The articles are all about our culinary heritage here in central Pennsylvania over that time period. They are dated and mark a particular period, focusing on what was on our minds.

For example, the Fourth of July Freedom Menu column was written the summer after the Sept. 11, 2001 terrorist attacks, when freedom was ever so precious to us. The photos are of people in the community who “do food” — Bill Russell in June on mushrooms, John Koritko, of Lion Country Supply, in the spring with his recipe for smoked trout — and an explanation of why he treasures even the stocked local trout.

Also featured is a June Twilight Dinner with Kirsten Jepp that was a brunch in a very dressed-up stable and the Lemont Strawberry Festival, which had record lines this year for the strawberry shortcake.

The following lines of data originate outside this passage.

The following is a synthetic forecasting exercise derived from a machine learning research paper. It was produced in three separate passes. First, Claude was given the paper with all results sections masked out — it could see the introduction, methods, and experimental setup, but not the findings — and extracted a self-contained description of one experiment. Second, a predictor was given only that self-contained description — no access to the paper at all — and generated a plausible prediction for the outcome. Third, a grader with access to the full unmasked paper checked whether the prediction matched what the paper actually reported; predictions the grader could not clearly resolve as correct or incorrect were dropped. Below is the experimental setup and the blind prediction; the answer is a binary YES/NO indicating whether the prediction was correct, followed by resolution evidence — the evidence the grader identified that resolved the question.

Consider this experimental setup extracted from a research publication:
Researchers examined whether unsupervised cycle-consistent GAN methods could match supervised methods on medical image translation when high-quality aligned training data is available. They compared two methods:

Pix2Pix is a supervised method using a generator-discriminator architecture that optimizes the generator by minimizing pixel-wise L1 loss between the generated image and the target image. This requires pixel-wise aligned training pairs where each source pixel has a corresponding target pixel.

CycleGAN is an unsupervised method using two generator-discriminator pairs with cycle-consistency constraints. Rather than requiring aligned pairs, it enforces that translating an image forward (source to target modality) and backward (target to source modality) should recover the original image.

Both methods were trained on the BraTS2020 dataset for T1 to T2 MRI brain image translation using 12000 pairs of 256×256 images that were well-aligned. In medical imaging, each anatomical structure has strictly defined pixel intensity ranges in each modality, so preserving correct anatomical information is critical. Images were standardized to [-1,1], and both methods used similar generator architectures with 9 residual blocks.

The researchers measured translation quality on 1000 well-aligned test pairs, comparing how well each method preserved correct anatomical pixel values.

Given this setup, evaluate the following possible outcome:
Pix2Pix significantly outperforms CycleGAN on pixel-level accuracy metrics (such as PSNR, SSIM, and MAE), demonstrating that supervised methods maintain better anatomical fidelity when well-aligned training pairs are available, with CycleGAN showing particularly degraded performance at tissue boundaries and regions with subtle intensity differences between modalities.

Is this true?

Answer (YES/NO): NO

What we eat is who we are, where we live, what we value and what defines us. When we eat locally, we support more of our local farmers and food producers. New people are moving into the region in droves and will find this little guide a handy reminder to pay attention during the summer months and savor the foods as they emerge one by one — and are then gone for another year.

July chapters feature my favorite buffalo, Bentley and his keeper, Anne Brooks, of ABB Bison farm. Don’t miss them at the Bellefonte producer-only farmers market at the Gamble Mill on Saturdays.

Other July articles include blueberries, with a photo of Jo Ann Sengle at her bushes on the ridge above Julian; a story about National Hot Dog month and Bill Callahan’s all-natural hot dogs available at his Cow-a-Hen farmers market table on Tuesdays in Boalsburg and on Saturdays in Millheim — or at Nature’s Pantry anytime.

The e-book also has a story about the last mill in central Pennsylvania, Snavely’s, in Clintondale, which will soon harvest its crop of soft winter wheat and ship it to Lancaster for pretzel production.

There are secrets in this little book, and recipes with each chapter. A 2009 story about Fasta Pasta tells the origins of this business, now with a large production facility in Pleasant Gap, and an anchor vendor’s table at all local farmers markets.

Tamarack Farm is also featured in July, with a recipe for Lamb Chops with Orange Pesto and a photo of then-14-year-old Tess Arthur helping her dad at the market.

Also featured in the July section is the “Man with a Pan” cookbook author John Donahue, married to State College native Sarah Schenk, sharing his recipe for a quick and easy Summer Quinoa Salad and the Cook Like a Chef cooking camp 2008 with a recipe for Red, White and Blue Watermelon Salad. Other July topics are garlic, honey bees and sustainable seafood.

Corn and tomatoes are highlights of the August section, with a 2010 State College magazine story about Candy Wasson and her fabulous corn and Dairy Princess farm, with a photo of three of her six daughters and her own large-scale recipe for Creamed Corn for the freezer.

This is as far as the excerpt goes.